Brianne Smith and her three daughters, Sloane, 13, Jordana, 9, and Aspen, 7, were one family involved. Smith’s children had participated in other pediatric activity research Dr. McManus previously conducted at UBCO.
“In our house,” says Smith, “we talk a lot about the value of participating in research, and that a lot of these projects only get done if people volunteer. So we’re avid research volunteers. And this was really a unique opportunity.”
They do a lot of rock-climbing and multi-day backpacking hikes. “But we hadn’t done anything quite at that altitude prior,” says Smith. Though her youngest experienced a headache and some nausea the first night on the mountain—possible signs of AMS—Smith was reassured by the fact that two wilderness medicine doctors accompanied the kids and researchers.

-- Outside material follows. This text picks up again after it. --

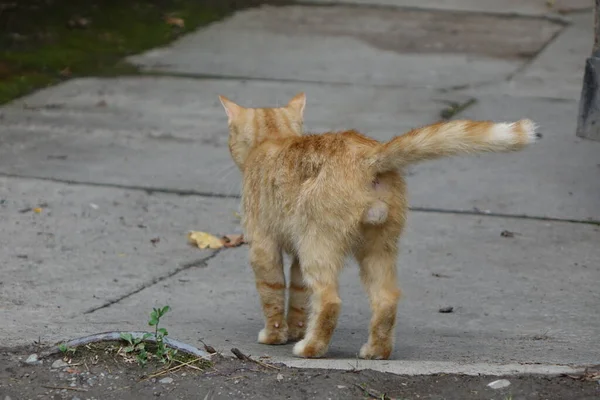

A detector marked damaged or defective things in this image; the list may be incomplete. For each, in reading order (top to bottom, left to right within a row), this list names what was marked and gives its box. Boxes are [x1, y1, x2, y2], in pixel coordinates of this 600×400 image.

crack in concrete [2, 173, 596, 227]
crack in concrete [84, 252, 223, 314]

There were also three activity coordinators who arranged games and other activities during the trip to mimic what families might do on a high-altitude holiday.
While data from the trip is still being analyzed, early findings were recently published in the journal Wilderness & Environmental Medicine.
The study, says Dr. McManus, “gives insight into what that young healthy body is capable of doing with the insult of a lack of oxygen. This is what happens when a kid goes up to high altitude. How sick do they get? How quickly do they recover, and what are any standout issues that we have to be aware of?”
And there was.
“AMS isn’t necessarily more prevalent in children,” explains Rieger. “But those who become sick have greater symptoms, or a different presentation of symptoms,” including more fatigue and nausea, but less of the classic headache.
While dehydration happens to everyone at high altitude, the PERL team found children lost body water at high altitude sooner and more rapidly. “All the kids were absolute warriors during the research,” says Rieger, adding that, in addition to the hard data collected, conducting research on the flanks of White Mountain also produced anecdotal observations that should help science and medicine better understand AMS in pint-sized mountaineers.
“It was really fun being up there with the kids, taking them on a trip, and actually seeing how they do at high altitude in a way that has never been done before,” smiles Rieger.